[Cryptography] Signal hypothetical use case becomes practical since cellular providers have started censoring private text messages

erik erik at erikgranger.name
Thu Dec 30 08:55:38 EST 2021


Recently, I heard a very concerning thing: If you share this link via unencrypted SMS on t-
mobile, it won't go through:


https://www.canadiancovidcarealliance.org/media-resources/the-pfizer-inoculations-for-covid-19-more-harm-than-good-2/[1]

I first attempted to send the link to myself. It did not go through. 

Just for a sanity check, I sent it through Signal. It did go through, obviously. 

I then tried to send it to myself again through regular sms. It did not go through. I tried 
sending the word "test". It did go through. 

I repeated several variations of this sort of behavior several times before sending a 
message to other people I know who I know use t-mobile. They did not receive the link. I 
then sent it to people who do *not* use t-mobile. They did not receive the link.

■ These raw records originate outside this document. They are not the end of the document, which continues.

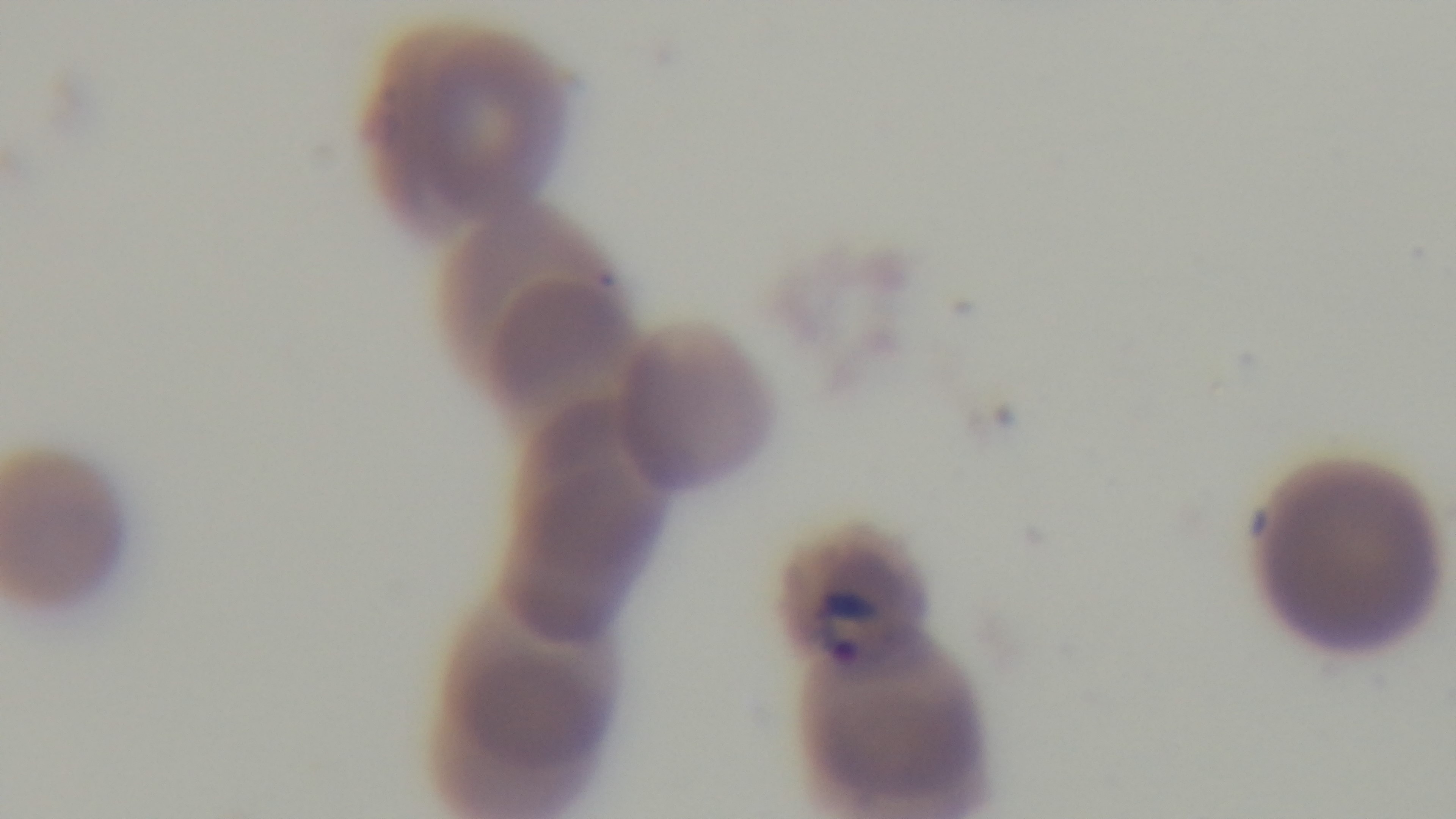
A thin smear.

malaria status = infected
objective = 100x oil immersion
field of view = single
stain = Giemsa
capture = mounted 4K digital camera
modality = light microscopy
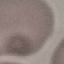
Result: no malaria parasites seen. Automatically extracted cell patch, resized to 64 × 64 pixels. Photographed with a smartphone camera at the microscope eyepiece. Giemsa stain. Thin blood film.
Report the malaria status of this cell.
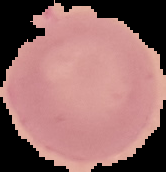

It is uninfected.

preparation = thin blood film
image size = 166×172 pixels
image type = cell region segmented out of the field of view; surrounding area masked to black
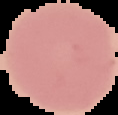

From a thin blood film. Cell region segmented out of the field of view; the surrounding area is masked to black. Result: no Plasmodium parasites seen. Image is 118×115 pixels.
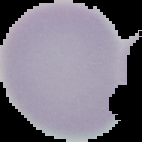

Segmented cell region on a black background. Result: no Plasmodium parasites detected. From a thin blood film. Image is 142×142 pixels.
Name the parasite shown.
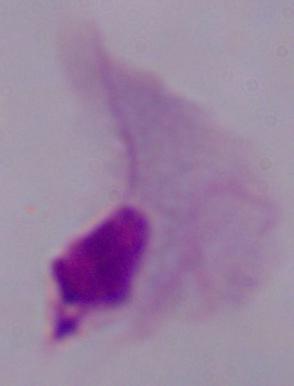
This is a trichomonad.

{
  "modality": "micrograph",
  "magnification": "1000x"
}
Assess the morphology of the erythrocytes.
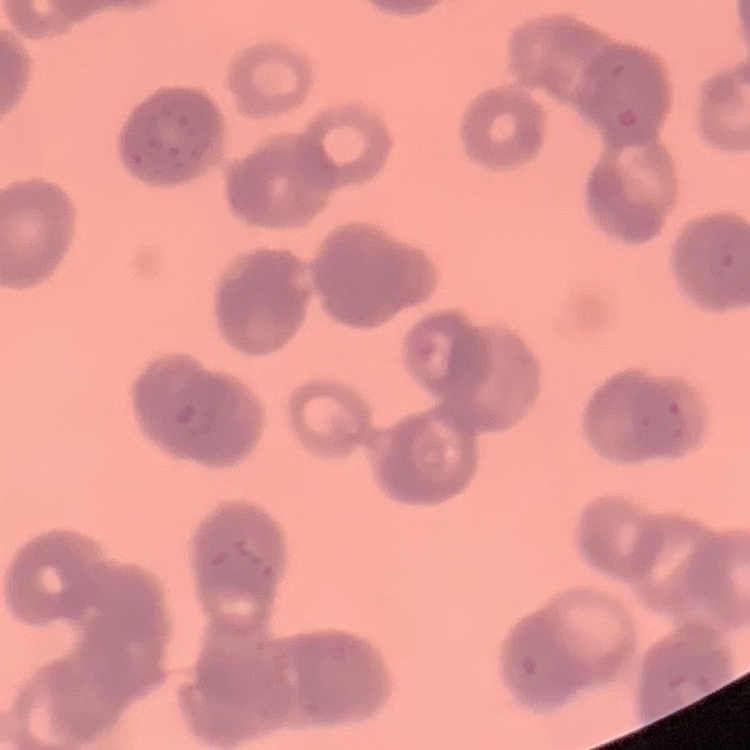

Rouleaux formation.

Thin peripheral smear. Square crop of a larger photomicrograph. Field's or Giemsa stain.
Give the position of every Plasmodium parasite visible.
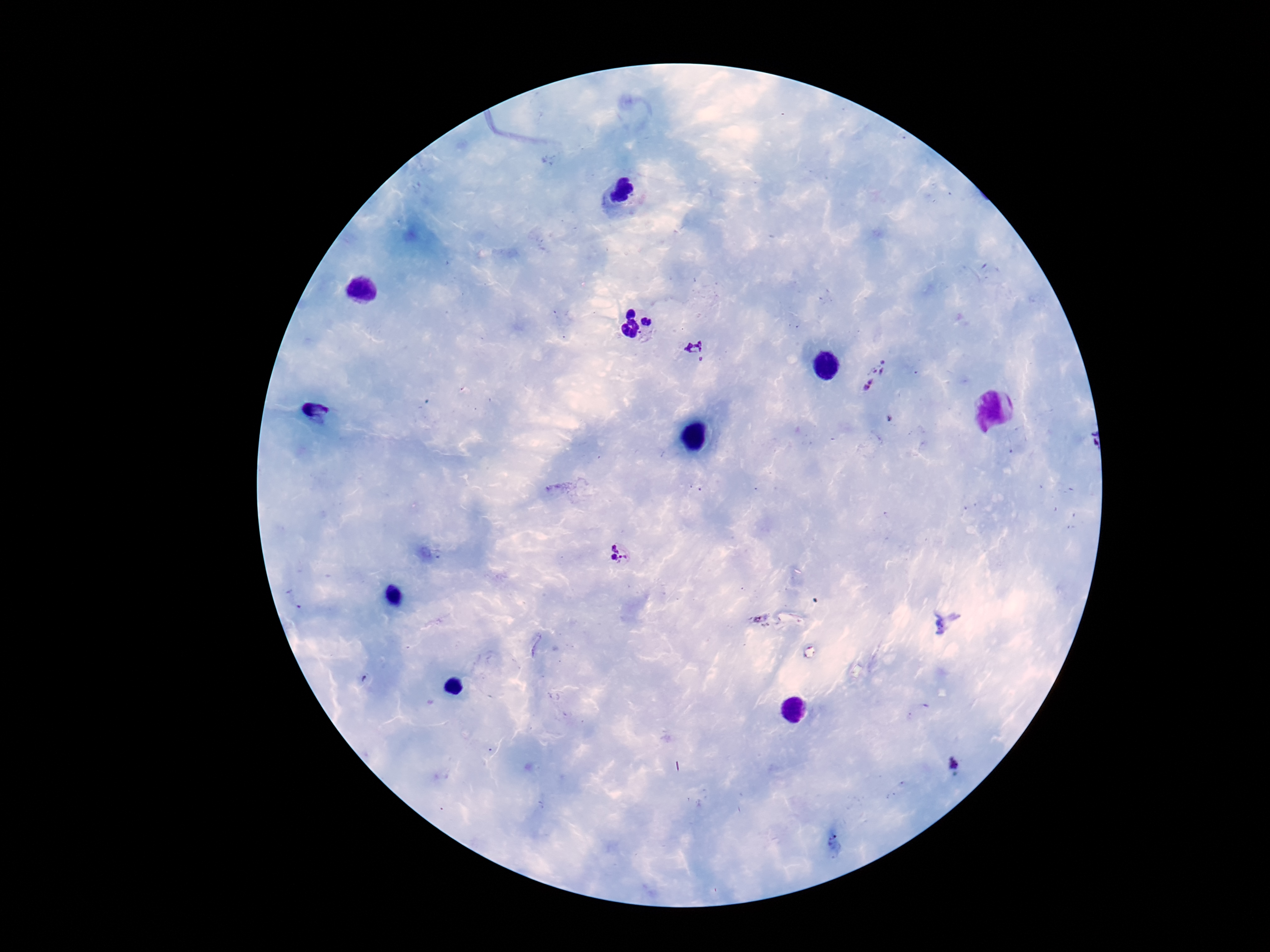
Approximate centers as {x, y} in pixels.
Plasmodium parasites: {696, 350}, {878, 376}, {620, 555}, {954, 766}.

Summary:
  - Patient malaria status: positive
  - Field of view: one from this slide
  - Preparation: thick peripheral-blood smear
  - Magnification: 100x
  - Capture: smartphone camera through the microscope eyepiece
  - Stain: Giemsa
  - Image size: 1270×952 pixels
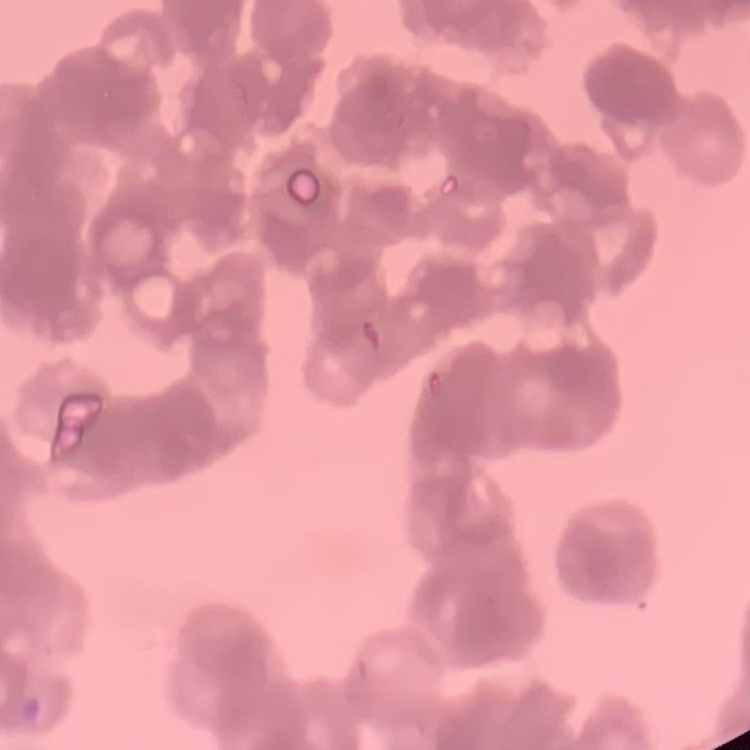

Summary:
  - Erythrocyte morphology: rouleaux formation
  - Preparation: thin blood film
  - Stain: Field's or Giemsa
  - Image type: square crop of a larger photomicrograph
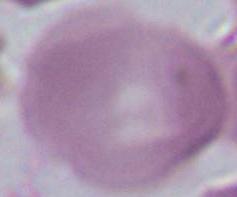

magnification = 1000x
modality = micrograph
identification = erythrocyte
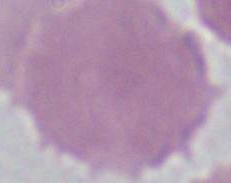 Photomicrograph. Captured at 1000x magnification. A red blood cell is shown.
Give the position of every malaria parasite.
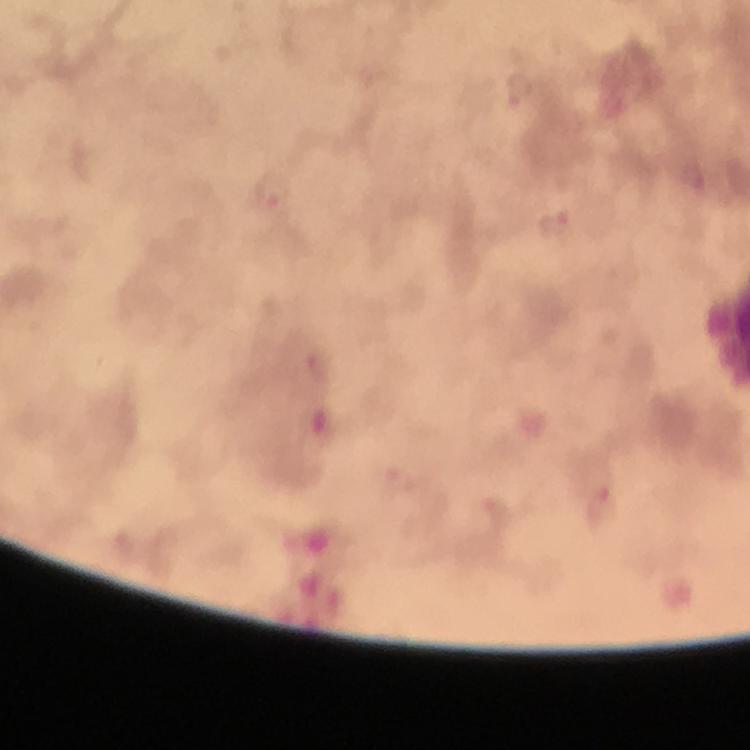
Approximate object centers, in pixels from the top-left corner.
Malaria parasites: (x=521, y=92), (x=273, y=192), (x=556, y=227), (x=602, y=504).

Image is 750×750 pixels. Giemsa-stained preparation. Immersion oil applied. At 100x magnification. Thick blood smear. Photographed through the microscope with a smartphone camera. From a malaria diagnostic workup. A crop from one field of view.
Locate every malaria parasite.
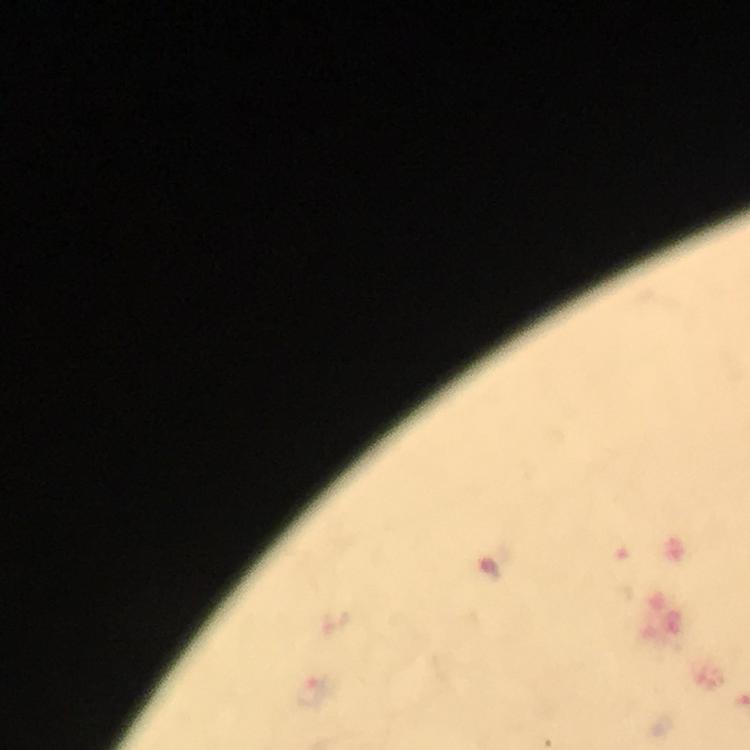

Approximate centers as {x, y} in pixels.
Malaria parasites: {312, 692}.

Summary:
  - Immersion oil: used
  - Capture: smartphone camera through the microscope
  - Image size: 750×750 pixels
  - Magnification: 100x
  - Context: from a malaria diagnostic workup
  - Cropped from: one field of view
  - Preparation: thick blood film
  - Stain: Giemsa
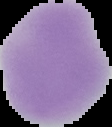

From a thin blood film. Image is 112×127 pixels. The area outside the segmented cell region is set to black. Malaria status: uninfected.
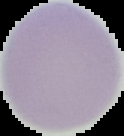
Summary:
  - Malaria status: uninfected
  - Image type: cell region segmented out of the field of view; surrounding area masked to black
  - Preparation: thin blood film
  - Image size: 124×136 pixels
Name the blood parasite species.
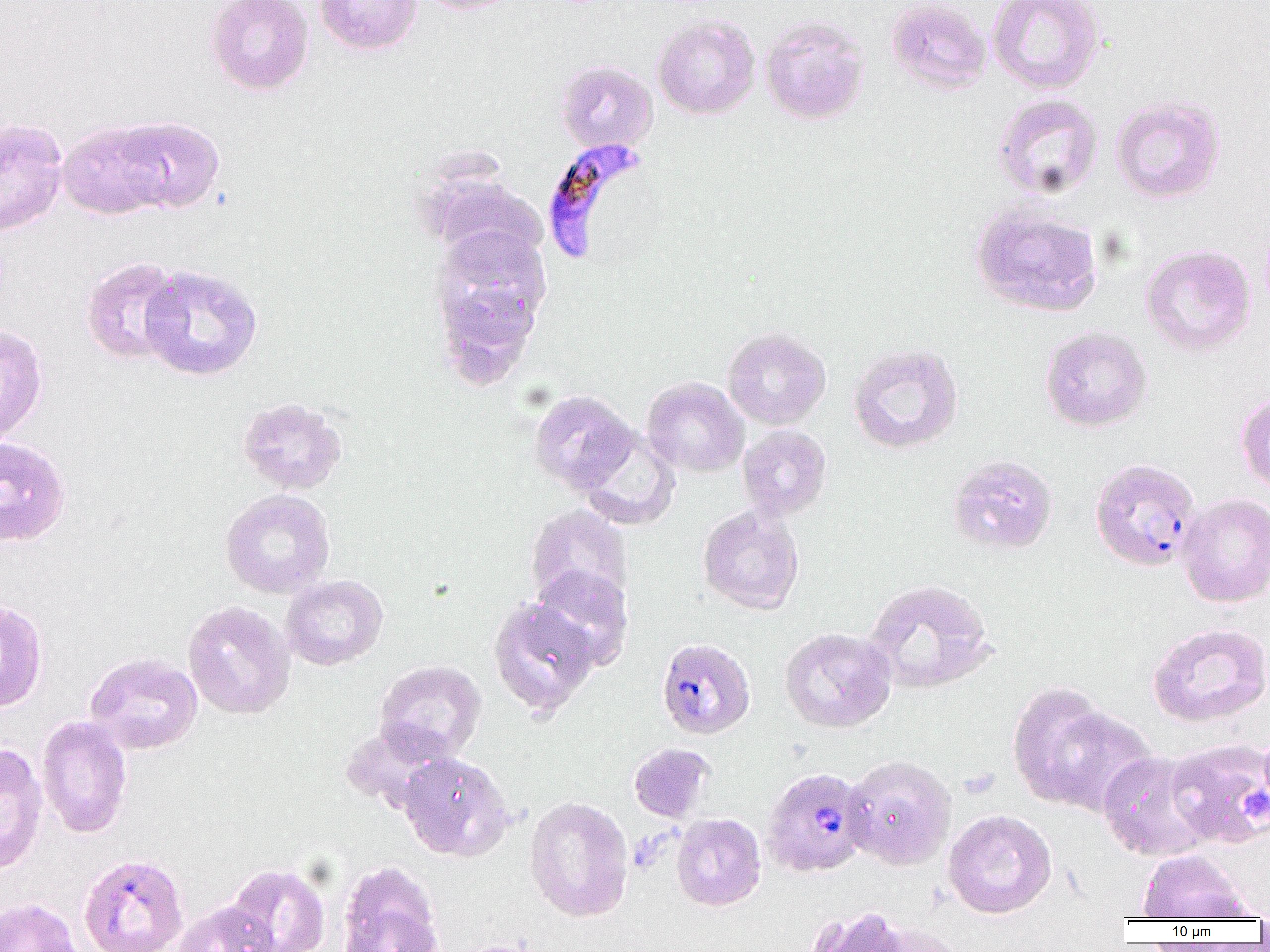
Plasmodium falciparum.

Approximate bounding boxes as (x1, y1, x2, y2) in pixels. Plasmodium falciparum-infected red blood cell locations: (540, 138, 650, 266), (1089, 457, 1200, 572), (656, 637, 756, 740), (762, 767, 872, 878). Uninfected red blood cell locations: (205, 0, 314, 95), (314, 0, 423, 55), (415, 0, 521, 15), (886, 0, 992, 94), (987, 0, 1105, 94), (652, 15, 760, 119), (760, 15, 870, 125), (554, 60, 658, 153), (992, 93, 1103, 200), (1110, 94, 1226, 204), (110, 116, 225, 214), (0, 118, 68, 236), (58, 121, 171, 220), (419, 171, 548, 266), (971, 205, 1103, 317), (430, 225, 551, 354), (1140, 244, 1256, 356), (80, 257, 183, 366), (138, 263, 263, 382), (0, 322, 48, 446), (1040, 326, 1152, 432), (723, 327, 831, 430), (847, 343, 964, 454), (641, 377, 748, 477), (529, 389, 637, 494), (1236, 391, 1270, 497), (236, 396, 348, 495), (737, 425, 832, 521), (576, 427, 681, 530), (0, 437, 72, 546), (947, 454, 1058, 555), (220, 489, 335, 598), (1178, 493, 1270, 608), (525, 504, 633, 612), (698, 505, 804, 615), (529, 565, 634, 670), (280, 574, 388, 671), (864, 577, 996, 695), (488, 598, 600, 716), (0, 599, 48, 712), (182, 600, 295, 720), (1147, 622, 1270, 727), (779, 627, 896, 733), (85, 652, 203, 754), (374, 659, 486, 764), (1008, 681, 1122, 810), (1040, 705, 1159, 818), (36, 715, 133, 839), (339, 723, 454, 815), (1165, 738, 1270, 849), (0, 743, 48, 875), (628, 743, 715, 822), (1097, 750, 1216, 862), (398, 751, 513, 861), (843, 754, 957, 870), (525, 795, 634, 922), (942, 809, 1057, 919), (671, 813, 766, 911), (1137, 849, 1253, 921), (78, 853, 189, 952), (337, 860, 444, 952), (223, 862, 331, 952), (0, 897, 83, 952), (171, 899, 280, 952), (805, 906, 920, 952), (866, 923, 974, 952), (444, 939, 548, 952). Platelet locations: (1240, 788, 1269, 823). Captured at 1000x magnification. Image is 1270×952 pixels. One field of a larger specimen. Thin blood film. Optical microscopy.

Of course, 
sending the link through Signal did work. 

We started to develop pretty quickly a rough table of which mobile providers were 
blocking it and which weren't. 

Verizon does not block the link. AT&T does not block the link. Cricket Wireless does not 
block the link. One person said that Mint Mobile does block the link, and then another 
person who apparently also has this cellular provider I've never heard of said that the link 
was *not* blocked. 

We also determined that links to just the domain itself are blocked, so you can't just tell 
someone, "go to this link, click here, click there..."

Like teenagers testing out Runescape's cuss-filter, we had a doozie of a time trying 
random variations and seeing what worked and what didn't... but I stray from the point.

I believe this is interesting because it demonstrates, in reality, a concern that is always 
mentioned in terms of a hypothetical (at least in the USA). Very rarely does anyone ever 
have to confront the reality that their cellular provider can block and censor their text 
messages. If they do agree that it is possible, they usually do not agree that the cellular 
provider ever *would* do that. Now, we have a real case study, and if you have t-mobile, 
one you can demonstrate to them. 

This may aid in cryptographic communication adoption. As I said, of course if you send it 
through Signal it gets there no problem.